I have a command nipype.interface.afni.Warp which gives me the following python terminal output:
190920-12:22:00,333 nipype.interface INFO:
stderr 2019-09-20T12:22:00.333467:++ 3dWarp: AFNI version=AFNI_19.2.21 (Aug 29 2019) [64-bit]
190920-12:22:00,334 nipype.interface INFO:
stderr 2019-09-20T12:22:00.334117:++ Authored by: RW Cox
190920-12:22:00,365 nipype.interface INFO:
stderr 2019-09-20T12:22:00.365105:++ Using minimum spacing of 1.000000 mm for new grid spacing
190920-12:22:03,252 nipype.interface INFO:
stderr 2019-09-20T12:22:03.252756:++ Output dataset /media/sf_Ubuntu_files/dicomtest/warp_test.nii.gz
190920-12:22:03,253 nipype.interface INFO:
stdout 2019-09-20T12:22:03.253083:# mat44 Obliquity Transformation ::
190920-12:22:03,253 nipype.interface INFO:
stdout 2019-09-20T12:22:03.253083: 1.000000 -0.000000 0.000000 0.000000
190920-12:22:03,253 nipype.interface INFO:
stdout 2019-09-20T12:22:03.253083: 0.000000 0.999592 -0.028568 -1.842994
190920-12:22:03,253 nipype.interface INFO:
stdout 2019-09-20T12:22:03.253083: -0.000000 0.028568 0.999592 3.788057
I want to capture the matrix at the bottom under the "# mat44 Obliquity Transformation ::" line and write that to a file. I've already done this in bash, which looks like this:
3dWarp -flags_and_stuff | \grep -A 4 '# mat44 Obliquity Transformation ::' > $filename.1D
However I want to write the above bash command using python instead.

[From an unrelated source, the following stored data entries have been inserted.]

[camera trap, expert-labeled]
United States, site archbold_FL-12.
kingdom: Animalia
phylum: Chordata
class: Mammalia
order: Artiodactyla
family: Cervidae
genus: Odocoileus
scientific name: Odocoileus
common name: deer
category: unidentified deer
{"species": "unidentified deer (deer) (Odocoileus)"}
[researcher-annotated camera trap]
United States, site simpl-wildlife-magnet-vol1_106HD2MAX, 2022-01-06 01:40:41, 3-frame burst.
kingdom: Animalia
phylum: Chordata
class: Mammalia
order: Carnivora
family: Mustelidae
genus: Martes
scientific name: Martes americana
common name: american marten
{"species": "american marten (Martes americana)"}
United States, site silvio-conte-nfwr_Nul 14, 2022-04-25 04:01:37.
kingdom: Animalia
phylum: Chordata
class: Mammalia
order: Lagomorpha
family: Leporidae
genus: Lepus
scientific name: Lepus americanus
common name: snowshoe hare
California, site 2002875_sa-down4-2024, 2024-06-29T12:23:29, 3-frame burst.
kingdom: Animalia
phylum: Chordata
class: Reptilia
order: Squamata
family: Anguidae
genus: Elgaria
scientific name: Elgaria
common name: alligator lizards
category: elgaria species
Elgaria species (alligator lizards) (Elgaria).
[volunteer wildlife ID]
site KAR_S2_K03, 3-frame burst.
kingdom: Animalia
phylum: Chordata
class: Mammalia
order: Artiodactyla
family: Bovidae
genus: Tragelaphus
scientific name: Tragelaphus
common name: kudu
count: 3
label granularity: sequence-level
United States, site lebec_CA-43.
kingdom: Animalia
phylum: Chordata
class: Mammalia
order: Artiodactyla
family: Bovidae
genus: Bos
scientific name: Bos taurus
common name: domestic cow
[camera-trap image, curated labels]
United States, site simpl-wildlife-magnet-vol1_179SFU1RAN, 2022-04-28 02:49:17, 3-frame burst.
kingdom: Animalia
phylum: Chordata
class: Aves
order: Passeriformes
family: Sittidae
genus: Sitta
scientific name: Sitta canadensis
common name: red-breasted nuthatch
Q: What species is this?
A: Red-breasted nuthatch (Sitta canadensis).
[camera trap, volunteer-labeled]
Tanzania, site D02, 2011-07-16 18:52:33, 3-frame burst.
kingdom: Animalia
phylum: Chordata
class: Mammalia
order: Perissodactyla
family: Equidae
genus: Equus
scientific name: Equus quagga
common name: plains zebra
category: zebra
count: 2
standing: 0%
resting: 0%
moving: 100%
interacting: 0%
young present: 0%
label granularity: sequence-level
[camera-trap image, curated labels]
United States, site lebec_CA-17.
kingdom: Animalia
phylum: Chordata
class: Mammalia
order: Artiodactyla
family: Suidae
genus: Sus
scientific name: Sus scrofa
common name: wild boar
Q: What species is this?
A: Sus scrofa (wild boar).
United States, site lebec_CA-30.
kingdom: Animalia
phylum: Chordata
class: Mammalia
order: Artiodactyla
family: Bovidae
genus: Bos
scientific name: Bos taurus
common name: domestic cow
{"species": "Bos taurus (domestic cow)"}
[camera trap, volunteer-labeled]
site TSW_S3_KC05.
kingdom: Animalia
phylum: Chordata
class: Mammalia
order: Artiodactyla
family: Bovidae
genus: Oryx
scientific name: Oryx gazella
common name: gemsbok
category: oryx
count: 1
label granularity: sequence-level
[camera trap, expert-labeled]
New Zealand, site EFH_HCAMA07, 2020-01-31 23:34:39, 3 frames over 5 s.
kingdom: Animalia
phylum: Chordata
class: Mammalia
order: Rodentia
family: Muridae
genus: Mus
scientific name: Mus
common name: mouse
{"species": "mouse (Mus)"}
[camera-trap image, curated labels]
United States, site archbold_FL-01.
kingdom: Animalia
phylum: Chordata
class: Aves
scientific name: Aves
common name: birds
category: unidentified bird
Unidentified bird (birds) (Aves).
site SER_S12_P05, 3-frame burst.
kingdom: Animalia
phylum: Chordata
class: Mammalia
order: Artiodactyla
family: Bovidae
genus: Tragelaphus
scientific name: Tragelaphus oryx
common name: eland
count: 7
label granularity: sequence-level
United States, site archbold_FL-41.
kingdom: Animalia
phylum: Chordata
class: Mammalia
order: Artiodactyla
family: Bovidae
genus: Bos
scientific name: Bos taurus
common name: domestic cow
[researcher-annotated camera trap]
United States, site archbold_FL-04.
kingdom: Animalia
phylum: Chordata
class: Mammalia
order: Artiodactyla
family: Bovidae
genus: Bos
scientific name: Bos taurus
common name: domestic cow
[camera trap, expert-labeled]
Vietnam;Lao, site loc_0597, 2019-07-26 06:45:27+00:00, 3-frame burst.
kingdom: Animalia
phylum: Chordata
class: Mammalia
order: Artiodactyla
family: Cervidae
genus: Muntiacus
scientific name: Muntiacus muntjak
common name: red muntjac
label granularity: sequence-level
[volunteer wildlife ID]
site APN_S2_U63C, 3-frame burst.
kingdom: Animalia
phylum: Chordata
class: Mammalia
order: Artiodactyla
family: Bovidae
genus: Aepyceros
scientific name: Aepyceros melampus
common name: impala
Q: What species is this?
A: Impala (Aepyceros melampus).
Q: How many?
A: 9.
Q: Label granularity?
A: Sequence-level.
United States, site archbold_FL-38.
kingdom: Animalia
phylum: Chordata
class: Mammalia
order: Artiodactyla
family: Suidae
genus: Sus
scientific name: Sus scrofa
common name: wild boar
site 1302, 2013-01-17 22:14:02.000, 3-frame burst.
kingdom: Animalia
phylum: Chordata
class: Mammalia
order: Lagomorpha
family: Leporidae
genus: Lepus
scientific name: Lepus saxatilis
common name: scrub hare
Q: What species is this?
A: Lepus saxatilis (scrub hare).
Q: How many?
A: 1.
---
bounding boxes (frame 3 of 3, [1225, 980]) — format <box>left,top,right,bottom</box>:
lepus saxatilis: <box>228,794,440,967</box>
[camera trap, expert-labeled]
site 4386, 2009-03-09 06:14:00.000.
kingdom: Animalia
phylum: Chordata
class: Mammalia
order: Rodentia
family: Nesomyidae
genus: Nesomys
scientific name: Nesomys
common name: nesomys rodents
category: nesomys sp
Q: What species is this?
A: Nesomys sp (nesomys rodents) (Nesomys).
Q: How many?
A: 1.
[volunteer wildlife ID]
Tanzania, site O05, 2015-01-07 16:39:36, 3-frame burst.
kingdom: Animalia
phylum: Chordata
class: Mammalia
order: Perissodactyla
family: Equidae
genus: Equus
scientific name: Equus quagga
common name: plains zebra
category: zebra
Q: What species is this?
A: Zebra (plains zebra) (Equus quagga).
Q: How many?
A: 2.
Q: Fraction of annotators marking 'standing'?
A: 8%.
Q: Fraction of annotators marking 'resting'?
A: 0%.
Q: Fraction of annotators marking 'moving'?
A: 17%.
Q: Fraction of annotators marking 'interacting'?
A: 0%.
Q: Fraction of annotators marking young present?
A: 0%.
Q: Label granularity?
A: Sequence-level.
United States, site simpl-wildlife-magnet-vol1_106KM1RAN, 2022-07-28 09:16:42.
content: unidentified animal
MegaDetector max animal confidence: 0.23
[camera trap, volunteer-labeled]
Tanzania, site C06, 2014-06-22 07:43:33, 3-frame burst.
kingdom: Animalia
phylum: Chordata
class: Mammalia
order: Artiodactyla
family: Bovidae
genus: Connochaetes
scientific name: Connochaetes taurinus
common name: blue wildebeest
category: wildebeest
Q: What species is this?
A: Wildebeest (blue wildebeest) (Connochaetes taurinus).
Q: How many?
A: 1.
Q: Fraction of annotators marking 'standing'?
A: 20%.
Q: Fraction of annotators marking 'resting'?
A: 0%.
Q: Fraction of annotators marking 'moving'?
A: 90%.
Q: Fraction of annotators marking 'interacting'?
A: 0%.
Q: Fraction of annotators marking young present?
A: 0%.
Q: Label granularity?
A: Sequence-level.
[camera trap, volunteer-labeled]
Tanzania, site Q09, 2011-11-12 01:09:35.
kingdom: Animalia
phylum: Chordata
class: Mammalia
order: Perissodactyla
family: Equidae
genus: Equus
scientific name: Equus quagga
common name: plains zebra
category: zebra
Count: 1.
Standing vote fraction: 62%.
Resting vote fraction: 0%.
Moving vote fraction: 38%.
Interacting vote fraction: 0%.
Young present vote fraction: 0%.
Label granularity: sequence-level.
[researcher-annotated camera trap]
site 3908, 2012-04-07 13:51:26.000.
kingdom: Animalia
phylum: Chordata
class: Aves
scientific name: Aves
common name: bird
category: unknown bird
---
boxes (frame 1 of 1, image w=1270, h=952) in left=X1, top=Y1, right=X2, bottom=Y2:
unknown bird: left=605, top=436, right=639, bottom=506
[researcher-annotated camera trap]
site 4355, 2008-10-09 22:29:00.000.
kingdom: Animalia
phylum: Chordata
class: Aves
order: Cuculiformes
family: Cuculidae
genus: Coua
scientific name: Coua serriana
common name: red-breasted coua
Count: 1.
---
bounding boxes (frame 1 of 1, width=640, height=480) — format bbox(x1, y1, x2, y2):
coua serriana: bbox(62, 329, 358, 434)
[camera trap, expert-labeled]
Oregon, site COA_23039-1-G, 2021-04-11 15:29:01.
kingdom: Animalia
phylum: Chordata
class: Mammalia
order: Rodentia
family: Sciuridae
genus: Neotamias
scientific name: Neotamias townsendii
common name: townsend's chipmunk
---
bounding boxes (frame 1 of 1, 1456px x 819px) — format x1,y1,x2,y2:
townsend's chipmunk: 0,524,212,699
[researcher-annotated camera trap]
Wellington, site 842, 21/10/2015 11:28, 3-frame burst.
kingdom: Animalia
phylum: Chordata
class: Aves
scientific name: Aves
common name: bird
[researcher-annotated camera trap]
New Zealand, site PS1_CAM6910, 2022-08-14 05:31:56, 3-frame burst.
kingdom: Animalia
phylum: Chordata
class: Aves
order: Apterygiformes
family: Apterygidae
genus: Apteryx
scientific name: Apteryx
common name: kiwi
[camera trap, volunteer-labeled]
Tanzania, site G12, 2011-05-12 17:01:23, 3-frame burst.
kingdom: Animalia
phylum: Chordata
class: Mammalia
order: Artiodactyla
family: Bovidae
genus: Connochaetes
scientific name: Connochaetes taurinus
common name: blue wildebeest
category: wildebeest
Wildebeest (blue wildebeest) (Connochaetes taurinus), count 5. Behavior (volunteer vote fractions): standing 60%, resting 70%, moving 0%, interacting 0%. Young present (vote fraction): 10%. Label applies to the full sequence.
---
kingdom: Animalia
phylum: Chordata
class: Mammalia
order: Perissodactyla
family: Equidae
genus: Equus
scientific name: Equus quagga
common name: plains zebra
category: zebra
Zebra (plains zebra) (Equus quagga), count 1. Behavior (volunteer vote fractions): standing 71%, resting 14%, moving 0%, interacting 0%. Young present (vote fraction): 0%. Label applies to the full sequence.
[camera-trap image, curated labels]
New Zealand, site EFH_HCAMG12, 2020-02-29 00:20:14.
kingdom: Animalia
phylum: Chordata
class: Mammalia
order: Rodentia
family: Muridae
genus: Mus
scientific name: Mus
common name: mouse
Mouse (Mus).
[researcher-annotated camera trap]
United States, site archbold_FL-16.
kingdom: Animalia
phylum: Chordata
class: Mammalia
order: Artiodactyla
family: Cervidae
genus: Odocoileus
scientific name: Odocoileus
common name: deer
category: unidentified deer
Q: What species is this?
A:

Following the steps of this blog post I tried this:
command = ['python3' ,"nipype.interfaces.afni.Warp('more stuff').run()"]
my_env = os.environ.copy()
my_env["PATH"] = "/usr/sbin:/sbin:" + my_env["PATH"]
p = subprocess.Popen(command, stdout=subprocess.PIPE, stderr=subprocess.STDOUT, env=my_env)
But when I type p.communicate()
I get:
>>> p.communicate()
(b"python3: can't open file 'nipype.interfaces.afni.Warp(<stuff>).run()': [Errno 2] No such file or directory\n", None)
How do I make this work in python? Or is it better to execute in bash? The script I'm writing will use this line thousands of times so whatever the fastest (which I'm assuming also means the most "pythonic") method is.